A quick response to impending danger is imperative to many species’ survival. For years, neuroscientists have worked to understand how the nervous system initiates and regulates these split-second reactions. A pair of researchers from Florida Atlantic University recently received a grant from the International Brain Research Organization (IBRO) to help advance their contributions to this worldwide effort.

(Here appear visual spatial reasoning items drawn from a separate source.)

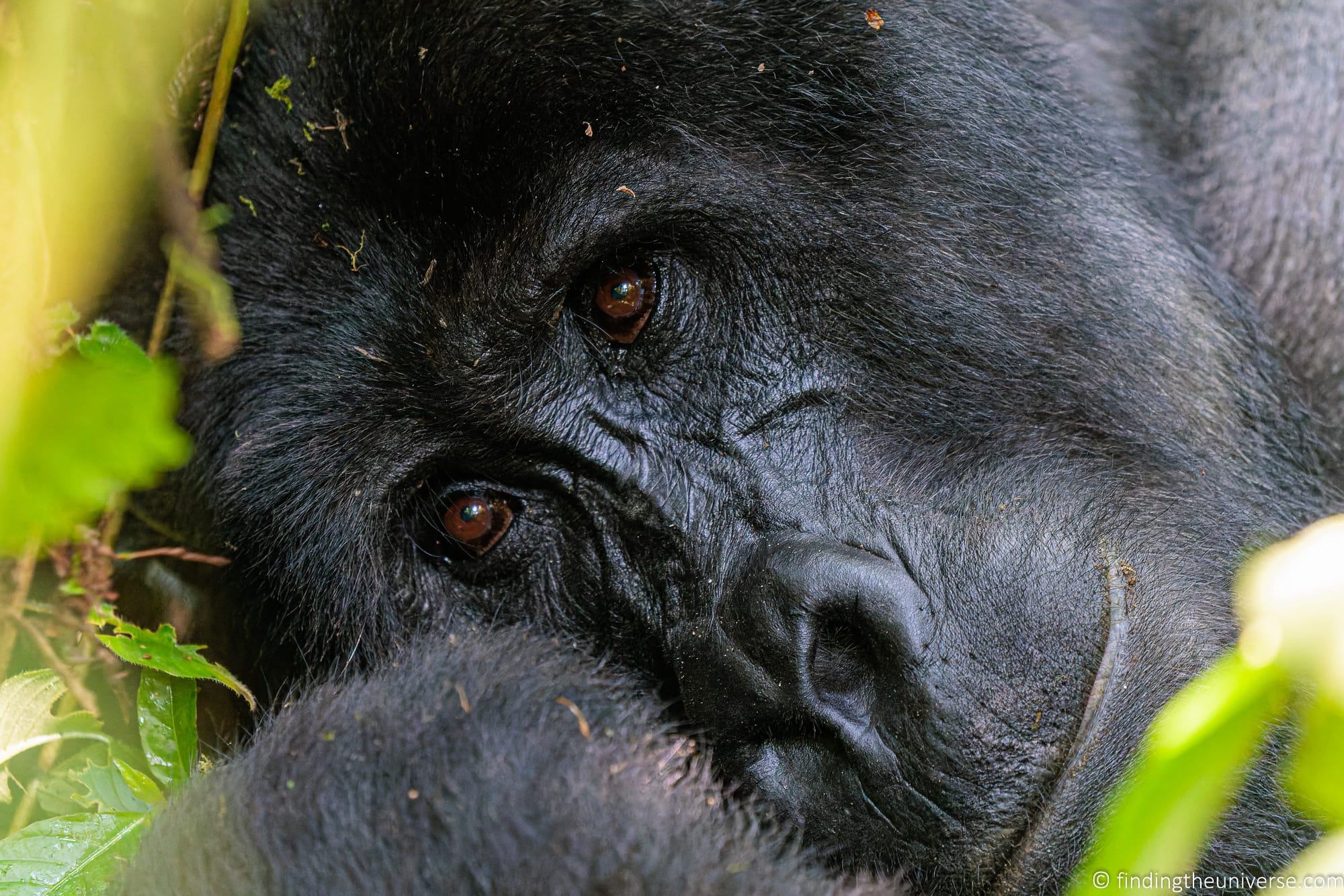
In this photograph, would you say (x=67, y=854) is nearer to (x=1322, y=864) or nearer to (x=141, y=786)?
(x=141, y=786)

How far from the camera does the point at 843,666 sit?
5.41ft

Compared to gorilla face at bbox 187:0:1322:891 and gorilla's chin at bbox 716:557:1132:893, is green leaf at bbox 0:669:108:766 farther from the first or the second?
gorilla's chin at bbox 716:557:1132:893

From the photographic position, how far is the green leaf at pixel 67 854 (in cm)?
157

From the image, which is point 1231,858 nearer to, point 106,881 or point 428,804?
point 428,804

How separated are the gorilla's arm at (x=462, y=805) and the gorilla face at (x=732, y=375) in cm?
25

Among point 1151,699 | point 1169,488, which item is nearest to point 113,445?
point 1151,699

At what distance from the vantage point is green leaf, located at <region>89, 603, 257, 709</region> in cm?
180

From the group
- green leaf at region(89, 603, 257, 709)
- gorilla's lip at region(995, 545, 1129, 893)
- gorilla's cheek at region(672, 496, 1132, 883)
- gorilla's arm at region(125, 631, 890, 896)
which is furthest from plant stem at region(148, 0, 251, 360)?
gorilla's lip at region(995, 545, 1129, 893)

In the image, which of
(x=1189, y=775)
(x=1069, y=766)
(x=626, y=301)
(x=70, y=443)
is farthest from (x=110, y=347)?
(x=1189, y=775)

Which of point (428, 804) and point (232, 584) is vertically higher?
point (428, 804)

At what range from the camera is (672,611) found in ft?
5.94

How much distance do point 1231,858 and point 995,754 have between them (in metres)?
0.39

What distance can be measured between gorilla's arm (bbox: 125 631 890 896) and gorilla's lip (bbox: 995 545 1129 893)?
A: 0.27 m

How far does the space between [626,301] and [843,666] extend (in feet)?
2.16
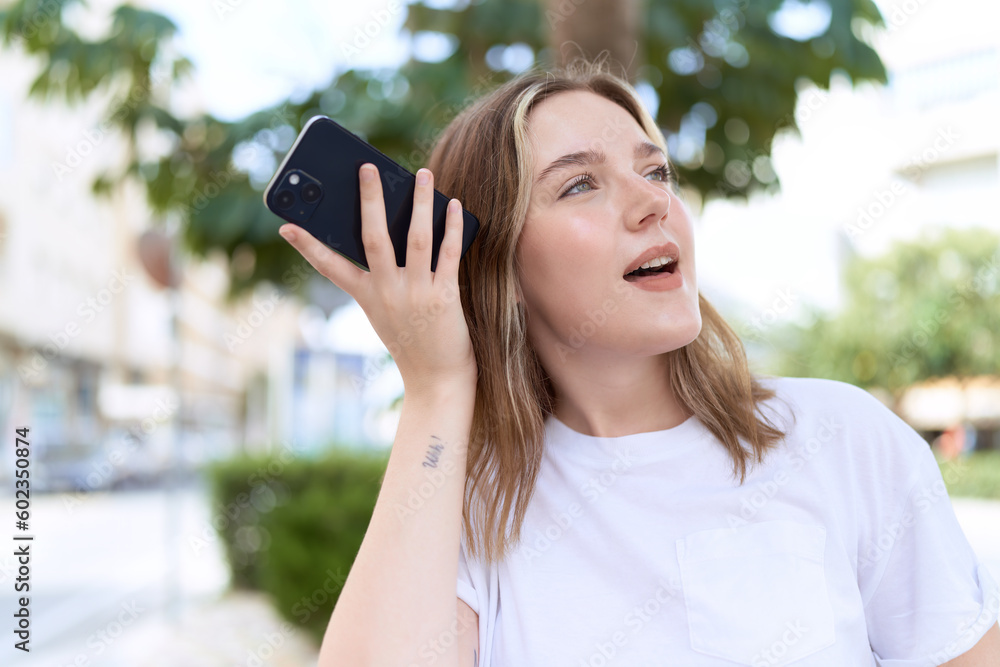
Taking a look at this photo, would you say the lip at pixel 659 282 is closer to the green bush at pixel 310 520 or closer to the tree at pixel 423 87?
the tree at pixel 423 87

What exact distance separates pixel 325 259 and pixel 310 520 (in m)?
4.80

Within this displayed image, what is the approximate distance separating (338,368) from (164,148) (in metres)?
5.77

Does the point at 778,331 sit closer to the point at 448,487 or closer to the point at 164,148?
the point at 164,148

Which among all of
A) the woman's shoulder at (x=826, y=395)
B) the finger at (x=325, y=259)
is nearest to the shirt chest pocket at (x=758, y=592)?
the woman's shoulder at (x=826, y=395)

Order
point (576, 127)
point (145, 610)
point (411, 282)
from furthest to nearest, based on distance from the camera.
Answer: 1. point (145, 610)
2. point (576, 127)
3. point (411, 282)

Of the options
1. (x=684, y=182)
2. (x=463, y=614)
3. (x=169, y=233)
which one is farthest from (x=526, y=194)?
Result: (x=169, y=233)

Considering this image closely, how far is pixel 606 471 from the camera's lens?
4.98 feet

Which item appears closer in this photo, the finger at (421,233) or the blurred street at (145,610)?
the finger at (421,233)

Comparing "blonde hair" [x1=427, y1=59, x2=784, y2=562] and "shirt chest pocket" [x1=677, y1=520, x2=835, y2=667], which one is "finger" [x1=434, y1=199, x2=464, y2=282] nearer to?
"blonde hair" [x1=427, y1=59, x2=784, y2=562]

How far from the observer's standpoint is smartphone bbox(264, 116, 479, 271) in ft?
4.72

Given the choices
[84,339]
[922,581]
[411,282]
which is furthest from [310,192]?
[84,339]

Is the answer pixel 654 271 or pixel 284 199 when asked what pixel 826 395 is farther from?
pixel 284 199

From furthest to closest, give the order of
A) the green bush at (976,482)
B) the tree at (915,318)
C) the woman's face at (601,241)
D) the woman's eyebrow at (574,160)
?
the tree at (915,318), the green bush at (976,482), the woman's eyebrow at (574,160), the woman's face at (601,241)

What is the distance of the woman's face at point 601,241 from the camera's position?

Rodrigo Pena, Ph.D., assistant professor in the Department of Biological Sciences at FAU’s Charles E. Schmidt College of Science and a member of the Stiles-Nicholson Brain Institute, and Cesar Ceballos, Ph.D., a postdoctoral fellow in Pena’s lab, earned an IBRO Collaborative Research Grant for their project “Axo-Axonic Modulation of the Drosophila Escape Circuit: An Integrative Anatomical, Electrophysiological, and Computational Study.” These grants are designed to encourage collaboration among different research groups (particularly across international lines) by providing funds to cover essential costs of long-distance cooperation. Pena and Ceballos will utilize the funding for travel expenses to support their collaboration with Ricardo Leão, Ph.D., an associate professor at the University of São Paulo in Brazil, who is an expert in electrophysiology.

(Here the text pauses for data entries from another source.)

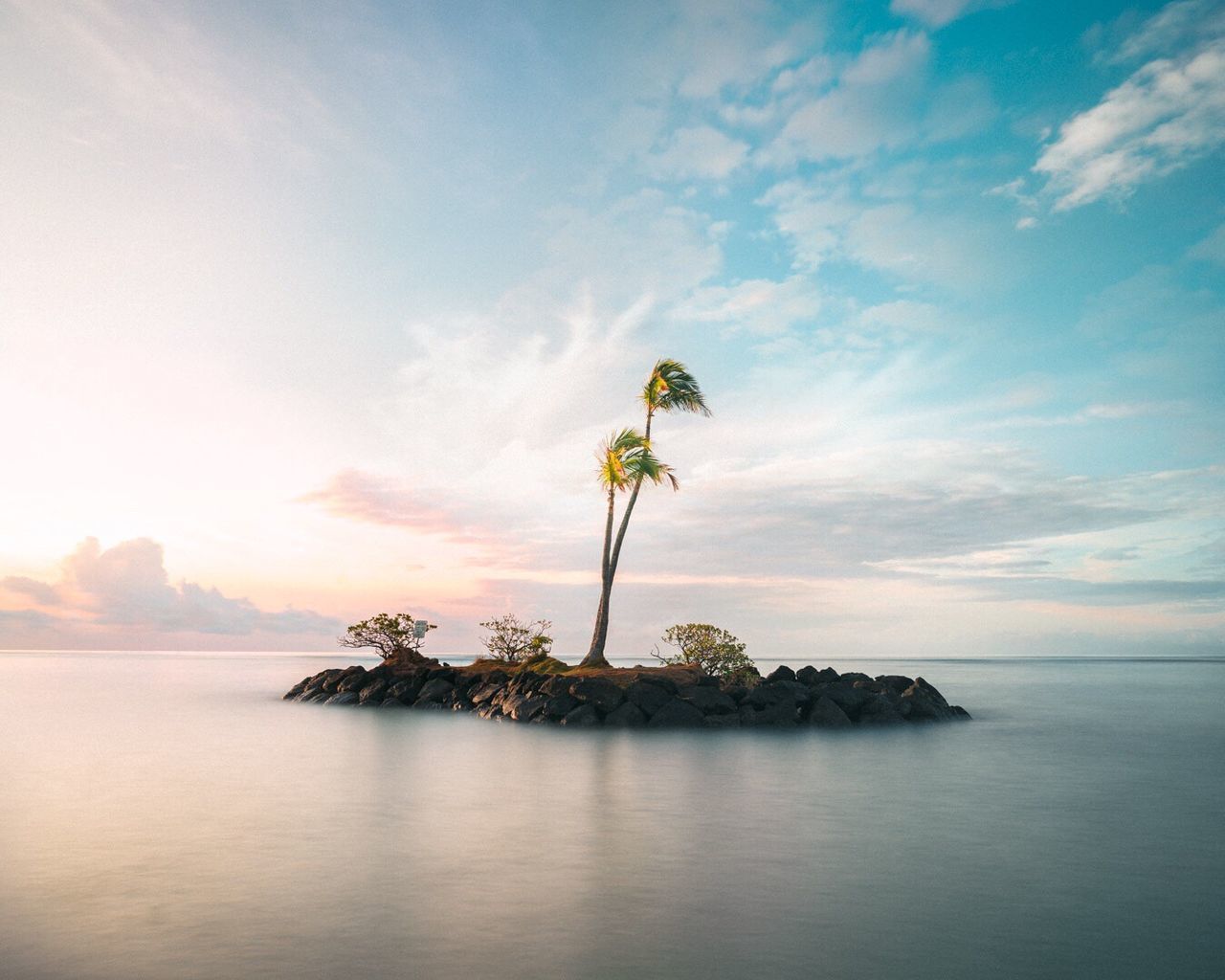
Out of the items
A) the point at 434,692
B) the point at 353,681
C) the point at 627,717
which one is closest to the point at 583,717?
the point at 627,717

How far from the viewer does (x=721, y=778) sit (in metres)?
20.2

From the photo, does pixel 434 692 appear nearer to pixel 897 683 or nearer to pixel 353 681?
pixel 353 681

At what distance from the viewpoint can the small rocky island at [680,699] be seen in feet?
105

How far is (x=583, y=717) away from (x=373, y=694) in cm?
1685

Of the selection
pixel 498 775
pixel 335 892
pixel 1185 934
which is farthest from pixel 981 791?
pixel 335 892

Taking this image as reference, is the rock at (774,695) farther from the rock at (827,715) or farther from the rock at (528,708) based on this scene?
the rock at (528,708)

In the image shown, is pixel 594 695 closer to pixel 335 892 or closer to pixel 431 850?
pixel 431 850

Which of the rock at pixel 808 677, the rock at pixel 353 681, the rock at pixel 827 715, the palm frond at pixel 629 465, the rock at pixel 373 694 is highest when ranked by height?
the palm frond at pixel 629 465

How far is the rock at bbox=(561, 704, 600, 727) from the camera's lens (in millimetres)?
31734

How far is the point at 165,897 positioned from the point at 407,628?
39058 millimetres

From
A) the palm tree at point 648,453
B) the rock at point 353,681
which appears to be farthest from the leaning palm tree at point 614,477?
the rock at point 353,681

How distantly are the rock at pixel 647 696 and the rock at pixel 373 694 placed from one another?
16.9 metres

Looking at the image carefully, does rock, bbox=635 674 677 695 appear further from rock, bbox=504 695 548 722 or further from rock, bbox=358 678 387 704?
rock, bbox=358 678 387 704

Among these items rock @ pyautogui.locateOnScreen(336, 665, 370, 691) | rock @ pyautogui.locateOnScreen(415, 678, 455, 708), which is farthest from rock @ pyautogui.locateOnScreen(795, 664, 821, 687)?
rock @ pyautogui.locateOnScreen(336, 665, 370, 691)
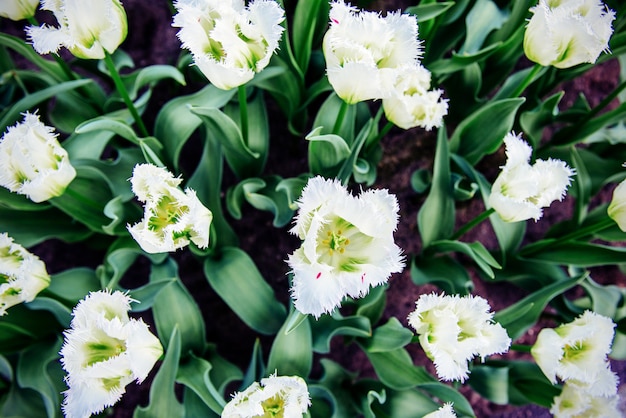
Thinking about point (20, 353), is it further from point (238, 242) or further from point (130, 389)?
point (238, 242)

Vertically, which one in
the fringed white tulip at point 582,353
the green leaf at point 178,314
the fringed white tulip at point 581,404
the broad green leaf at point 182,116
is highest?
the broad green leaf at point 182,116

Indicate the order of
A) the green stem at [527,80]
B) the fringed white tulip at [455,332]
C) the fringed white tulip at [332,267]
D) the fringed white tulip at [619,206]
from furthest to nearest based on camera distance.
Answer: the green stem at [527,80] → the fringed white tulip at [619,206] → the fringed white tulip at [455,332] → the fringed white tulip at [332,267]

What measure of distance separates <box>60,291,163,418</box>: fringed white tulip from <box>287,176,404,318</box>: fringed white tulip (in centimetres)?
28

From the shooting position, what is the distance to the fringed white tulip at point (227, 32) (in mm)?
919

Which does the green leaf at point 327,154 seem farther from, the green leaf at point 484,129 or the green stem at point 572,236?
the green stem at point 572,236

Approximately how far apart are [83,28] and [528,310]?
1.07 meters

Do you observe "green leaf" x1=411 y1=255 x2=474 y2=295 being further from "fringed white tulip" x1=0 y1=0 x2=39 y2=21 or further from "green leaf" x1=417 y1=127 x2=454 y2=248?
"fringed white tulip" x1=0 y1=0 x2=39 y2=21

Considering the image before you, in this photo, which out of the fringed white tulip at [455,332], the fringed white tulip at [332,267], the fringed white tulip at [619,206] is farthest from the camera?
the fringed white tulip at [619,206]

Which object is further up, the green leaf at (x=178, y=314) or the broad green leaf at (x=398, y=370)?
the green leaf at (x=178, y=314)

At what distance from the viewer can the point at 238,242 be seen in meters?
1.34

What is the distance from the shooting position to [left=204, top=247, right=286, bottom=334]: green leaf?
118cm

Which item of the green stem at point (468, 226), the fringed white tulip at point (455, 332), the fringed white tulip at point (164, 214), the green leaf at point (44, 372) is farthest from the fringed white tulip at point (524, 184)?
the green leaf at point (44, 372)

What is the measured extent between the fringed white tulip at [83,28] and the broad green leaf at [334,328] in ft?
2.35

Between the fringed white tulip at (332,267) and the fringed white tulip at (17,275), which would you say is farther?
the fringed white tulip at (17,275)
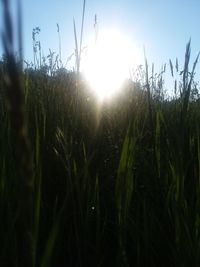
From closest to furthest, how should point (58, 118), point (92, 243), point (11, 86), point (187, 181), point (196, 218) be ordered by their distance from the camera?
point (11, 86)
point (196, 218)
point (92, 243)
point (187, 181)
point (58, 118)

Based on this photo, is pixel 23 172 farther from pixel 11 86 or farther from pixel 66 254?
pixel 66 254

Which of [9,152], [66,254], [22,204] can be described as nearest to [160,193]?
[66,254]

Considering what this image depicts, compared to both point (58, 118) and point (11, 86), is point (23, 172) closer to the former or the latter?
point (11, 86)

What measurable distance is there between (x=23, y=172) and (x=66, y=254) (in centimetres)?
99

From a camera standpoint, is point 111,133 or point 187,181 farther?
point 111,133

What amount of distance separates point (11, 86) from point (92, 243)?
0.97 m

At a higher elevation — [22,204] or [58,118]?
[58,118]

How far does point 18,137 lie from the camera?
0.23 meters

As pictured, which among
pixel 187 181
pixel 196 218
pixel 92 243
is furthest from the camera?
pixel 187 181

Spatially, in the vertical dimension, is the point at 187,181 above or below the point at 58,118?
below

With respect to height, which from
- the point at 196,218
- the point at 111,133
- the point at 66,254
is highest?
the point at 111,133

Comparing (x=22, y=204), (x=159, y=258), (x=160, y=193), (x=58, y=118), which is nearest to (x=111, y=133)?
(x=58, y=118)

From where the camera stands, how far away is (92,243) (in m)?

Reaction times for an organism such as the Drosophila melanogaster fly can be mere milliseconds, which is why neuroscientists have used it as a model for high-speed escape behavior. Researchers know that these reactions happen within a specialized area of the fly’s nervous system called the giant fiber system (GFS). Recent findings have identified a small cluster of nerve connections called the axo-axonic synapses that seem to play an important role in fine-tuning the fly’s escape response.

“Axo-axonic synapses have emerged in numerous systems – from mammals to fish to insects – as potent modulators of neuronal function,” Pena said. “We hypothesize that excitatory and inhibitory axo-axonic synapses selectively modulate the GFS, producing an ultra-fast circuit with highly nuanced control of escape behavior.”

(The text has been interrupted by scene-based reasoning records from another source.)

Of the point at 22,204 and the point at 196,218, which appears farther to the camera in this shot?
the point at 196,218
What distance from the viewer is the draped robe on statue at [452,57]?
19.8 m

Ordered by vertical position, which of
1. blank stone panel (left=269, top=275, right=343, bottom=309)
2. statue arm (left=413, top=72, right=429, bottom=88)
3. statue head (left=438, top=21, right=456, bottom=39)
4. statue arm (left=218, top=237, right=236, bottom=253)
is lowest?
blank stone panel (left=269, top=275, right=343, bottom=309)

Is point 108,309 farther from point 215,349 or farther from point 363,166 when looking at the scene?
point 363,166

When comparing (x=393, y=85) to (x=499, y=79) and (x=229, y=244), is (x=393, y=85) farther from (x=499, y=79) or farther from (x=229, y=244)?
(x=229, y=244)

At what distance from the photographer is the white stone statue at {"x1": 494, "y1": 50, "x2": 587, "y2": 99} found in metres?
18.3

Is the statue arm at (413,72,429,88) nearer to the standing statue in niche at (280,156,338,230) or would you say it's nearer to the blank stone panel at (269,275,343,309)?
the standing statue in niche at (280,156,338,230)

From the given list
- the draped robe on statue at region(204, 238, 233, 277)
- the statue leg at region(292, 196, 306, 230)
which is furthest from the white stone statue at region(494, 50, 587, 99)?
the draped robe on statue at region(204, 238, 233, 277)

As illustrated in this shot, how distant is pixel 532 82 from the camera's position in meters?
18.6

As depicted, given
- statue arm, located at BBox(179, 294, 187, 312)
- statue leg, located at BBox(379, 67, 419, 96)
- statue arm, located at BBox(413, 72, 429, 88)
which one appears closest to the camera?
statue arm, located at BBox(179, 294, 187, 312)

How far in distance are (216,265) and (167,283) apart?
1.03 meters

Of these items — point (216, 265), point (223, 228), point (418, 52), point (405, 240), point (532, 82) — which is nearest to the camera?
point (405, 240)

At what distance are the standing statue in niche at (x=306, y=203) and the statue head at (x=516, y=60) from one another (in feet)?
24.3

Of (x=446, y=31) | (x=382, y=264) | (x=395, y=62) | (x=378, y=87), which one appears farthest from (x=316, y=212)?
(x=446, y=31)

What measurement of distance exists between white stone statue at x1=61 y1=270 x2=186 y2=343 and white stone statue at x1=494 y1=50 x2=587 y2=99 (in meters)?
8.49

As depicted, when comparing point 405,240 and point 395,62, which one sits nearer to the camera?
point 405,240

After anatomically mapping the fly’s brain to identify the locations of axo-axonic neurons, the research team will utilize optogenetic (light) stimulation in a collaboration with Rodney Murphey, Ph.D., a professor also in the Department of Biological Sciences. These experiments will target regions to investigate whether activating axo-axonic neurons results in speeding up or slowing down movements that contribute to the fly’s escape response.

The IBRO funding is crucial for this period, as it will allow Leão to travel to FAU to consult on the methodology used in the experiment with Pena and his collaborators at FAU.

A computer model will be built based on the resulting intracellular data to accurately simulate axo-axonic modulation in an ultra-fast escape circuit. Pena and Ceballos plan to disseminate the model through publications and open-source releases of the model code, contributing to the global science community’s knowledge exchange and capacity to build neuroscience.

“Our study addresses a fundamental question in behavioral neuroscience: How do high-speed circuits balance speed and accuracy?” Ceballos said. “We aim to create a tool that accelerates neuroscience discovery by shedding light on universal principals of neuronal control that can be translated to other phyla – including humans.”